Heather Ambrose says
Amazing! I added two tablespoons of fresh garlic because we like our sauce to be full of garlic flavor. But it was so delicious! My bag of cherries was also a little less than 3 cups instead of 4 but it was plenty sweet so I don’t think it mattered much.
Arika | FoodCourage says
Hey Heather- That's awesome!! Thanks so much for the feedback.
Karen Mack says
Very interesting and tasty nomato sauce. I like having another one that uses different ingredients. I used my food processor because I had something else in my Vitamix but I think the blender would have worked better and I will use it next time. We like a sweet sauce and I predict this will be a favorite. I added a couple T of compliant Italian seasoning for our tastes.
Arika | FoodCourage says
Hey Karen! Thanks so much for the feedback- I'm so glad you guys like it.
Andrea says
Hi Arika! Die Sauce ist super! Habe mir erst gar nicht vorstellen können, wie die Sauerkirschen sich geschmacklich darin machen würden und bin jetzt sehr überzeugt! Viel "tomatiger" als Rezepte mit Kürbis und/oder Rüben.

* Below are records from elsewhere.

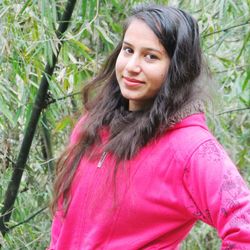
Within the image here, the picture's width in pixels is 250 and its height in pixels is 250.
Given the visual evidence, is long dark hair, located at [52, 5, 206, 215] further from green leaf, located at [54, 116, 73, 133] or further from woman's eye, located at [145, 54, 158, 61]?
green leaf, located at [54, 116, 73, 133]

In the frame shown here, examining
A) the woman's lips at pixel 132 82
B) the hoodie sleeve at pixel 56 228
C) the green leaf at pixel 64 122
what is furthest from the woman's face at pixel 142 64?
the green leaf at pixel 64 122

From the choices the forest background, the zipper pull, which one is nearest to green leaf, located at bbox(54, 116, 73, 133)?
the forest background

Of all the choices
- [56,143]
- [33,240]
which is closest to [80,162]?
[33,240]

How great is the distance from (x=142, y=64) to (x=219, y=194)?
1.02 feet

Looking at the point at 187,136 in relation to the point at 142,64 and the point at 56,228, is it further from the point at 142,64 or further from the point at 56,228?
the point at 56,228

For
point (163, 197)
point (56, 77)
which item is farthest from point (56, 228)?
point (56, 77)

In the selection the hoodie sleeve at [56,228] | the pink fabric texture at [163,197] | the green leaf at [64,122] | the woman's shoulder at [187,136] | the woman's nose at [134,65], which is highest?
the woman's nose at [134,65]

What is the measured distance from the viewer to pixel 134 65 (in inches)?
48.5

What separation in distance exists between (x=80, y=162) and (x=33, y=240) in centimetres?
82

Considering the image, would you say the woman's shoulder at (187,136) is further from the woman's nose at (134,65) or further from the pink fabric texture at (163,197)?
the woman's nose at (134,65)

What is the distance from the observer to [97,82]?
1.52 m

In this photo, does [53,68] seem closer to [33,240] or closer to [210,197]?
[33,240]

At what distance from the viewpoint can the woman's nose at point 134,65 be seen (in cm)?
123

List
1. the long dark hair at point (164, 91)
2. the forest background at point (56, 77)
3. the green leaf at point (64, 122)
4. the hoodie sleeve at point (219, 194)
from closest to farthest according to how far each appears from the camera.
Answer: the hoodie sleeve at point (219, 194), the long dark hair at point (164, 91), the forest background at point (56, 77), the green leaf at point (64, 122)
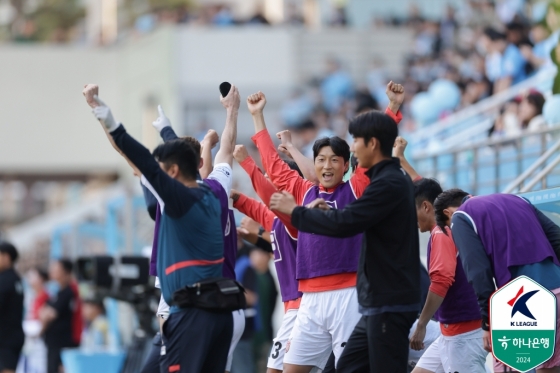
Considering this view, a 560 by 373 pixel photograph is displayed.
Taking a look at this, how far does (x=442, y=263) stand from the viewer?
7.68 meters

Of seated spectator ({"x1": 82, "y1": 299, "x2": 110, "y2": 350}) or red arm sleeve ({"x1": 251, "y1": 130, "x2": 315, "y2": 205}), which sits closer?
red arm sleeve ({"x1": 251, "y1": 130, "x2": 315, "y2": 205})

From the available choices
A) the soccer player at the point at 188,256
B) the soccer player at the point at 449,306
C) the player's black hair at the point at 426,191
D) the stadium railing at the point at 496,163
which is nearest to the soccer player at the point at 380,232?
the soccer player at the point at 188,256

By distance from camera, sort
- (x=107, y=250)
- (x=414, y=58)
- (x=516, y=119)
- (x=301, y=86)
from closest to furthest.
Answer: (x=516, y=119)
(x=107, y=250)
(x=414, y=58)
(x=301, y=86)

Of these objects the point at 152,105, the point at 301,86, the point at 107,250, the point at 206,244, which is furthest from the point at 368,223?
the point at 152,105

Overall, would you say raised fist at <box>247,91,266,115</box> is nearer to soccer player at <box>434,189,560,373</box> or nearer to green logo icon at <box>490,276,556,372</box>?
soccer player at <box>434,189,560,373</box>

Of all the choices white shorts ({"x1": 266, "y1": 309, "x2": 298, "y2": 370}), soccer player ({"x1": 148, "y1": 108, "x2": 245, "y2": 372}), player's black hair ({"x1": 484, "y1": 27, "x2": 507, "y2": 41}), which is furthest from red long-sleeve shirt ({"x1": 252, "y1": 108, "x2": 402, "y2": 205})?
player's black hair ({"x1": 484, "y1": 27, "x2": 507, "y2": 41})

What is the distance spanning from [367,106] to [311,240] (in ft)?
36.2

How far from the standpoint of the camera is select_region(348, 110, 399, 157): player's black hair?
647cm

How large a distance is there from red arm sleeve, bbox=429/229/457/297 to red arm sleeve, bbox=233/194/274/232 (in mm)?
1457

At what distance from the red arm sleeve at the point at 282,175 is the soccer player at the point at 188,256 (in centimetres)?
129

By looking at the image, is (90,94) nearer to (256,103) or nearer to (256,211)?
(256,103)

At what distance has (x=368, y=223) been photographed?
6301 millimetres

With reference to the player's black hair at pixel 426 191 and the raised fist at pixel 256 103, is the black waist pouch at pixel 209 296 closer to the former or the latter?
the raised fist at pixel 256 103

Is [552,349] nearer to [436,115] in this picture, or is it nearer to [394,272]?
[394,272]
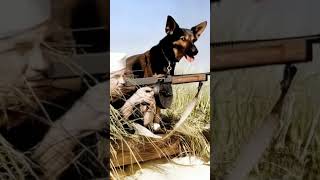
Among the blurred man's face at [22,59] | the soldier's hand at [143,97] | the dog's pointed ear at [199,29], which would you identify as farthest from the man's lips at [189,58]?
the blurred man's face at [22,59]

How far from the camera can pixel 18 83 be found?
7.51ft

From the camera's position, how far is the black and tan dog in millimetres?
2500

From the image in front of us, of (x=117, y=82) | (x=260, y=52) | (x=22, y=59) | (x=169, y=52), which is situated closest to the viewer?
(x=22, y=59)

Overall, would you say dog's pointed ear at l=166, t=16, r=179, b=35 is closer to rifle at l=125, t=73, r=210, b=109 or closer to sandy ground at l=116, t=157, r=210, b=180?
rifle at l=125, t=73, r=210, b=109

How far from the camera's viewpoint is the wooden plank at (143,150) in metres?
2.45

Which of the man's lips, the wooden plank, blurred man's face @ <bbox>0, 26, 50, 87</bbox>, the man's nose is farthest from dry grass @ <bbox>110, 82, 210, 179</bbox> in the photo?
blurred man's face @ <bbox>0, 26, 50, 87</bbox>

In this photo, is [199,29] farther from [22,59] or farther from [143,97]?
[22,59]

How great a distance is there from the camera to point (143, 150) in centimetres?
251

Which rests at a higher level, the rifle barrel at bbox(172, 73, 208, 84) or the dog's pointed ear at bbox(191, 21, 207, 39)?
the dog's pointed ear at bbox(191, 21, 207, 39)

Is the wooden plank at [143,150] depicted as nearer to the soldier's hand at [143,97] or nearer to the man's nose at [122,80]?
the soldier's hand at [143,97]

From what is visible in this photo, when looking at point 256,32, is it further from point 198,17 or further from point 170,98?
point 170,98

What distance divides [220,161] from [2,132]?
1.12 meters

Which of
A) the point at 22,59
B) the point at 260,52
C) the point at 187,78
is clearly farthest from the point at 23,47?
the point at 260,52

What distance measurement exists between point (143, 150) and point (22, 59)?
0.73 meters
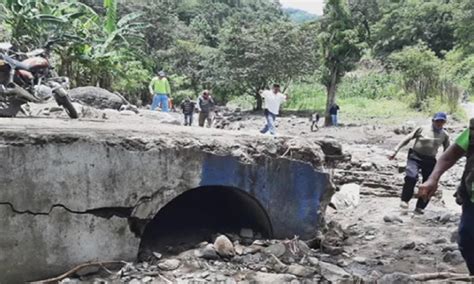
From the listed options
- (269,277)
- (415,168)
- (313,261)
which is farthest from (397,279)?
(415,168)

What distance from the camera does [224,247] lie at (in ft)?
14.3

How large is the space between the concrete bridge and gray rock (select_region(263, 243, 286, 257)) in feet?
1.03

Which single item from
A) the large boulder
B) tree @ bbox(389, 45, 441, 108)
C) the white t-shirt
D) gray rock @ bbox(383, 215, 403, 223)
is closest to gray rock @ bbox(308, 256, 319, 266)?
gray rock @ bbox(383, 215, 403, 223)

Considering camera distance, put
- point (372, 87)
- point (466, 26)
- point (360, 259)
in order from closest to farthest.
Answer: point (360, 259) < point (466, 26) < point (372, 87)

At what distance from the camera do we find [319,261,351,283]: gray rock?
13.2ft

Farbe, Konsistenz und Säuregehalt kommen gewürztem Tomatenpürree sehr nahe. Habe direkt ein paar Gläser eingekocht und werde sie wohl oft verwenden! Nochmals vielen Dank!
Arika | FoodCourage says
Hi Andrea! That's wonderful to hear. Thanks for the great comment. I'm so glad you like it!!
DJ says
Amazing recipe! Thanks!! I’m excited to have something so similar to marinara/tomato that isn’t allergenic! I altered the recipe by having more carrot & less cherry to reduce the sweetness & it worked great! I almost never comment on recipes but this one is kindof miraculous.
Arika | FoodCourage says
Hey DJ! That's awesome! So glad you liked it. Thanks for the wonderful feedback.
Chim says
This is the best marinara recipe I’ve ever tried. My permanent pantry addition. Thanks so much!
Arika | FoodCourage says
Hey Chim, I'm glad you like it- thanks so much!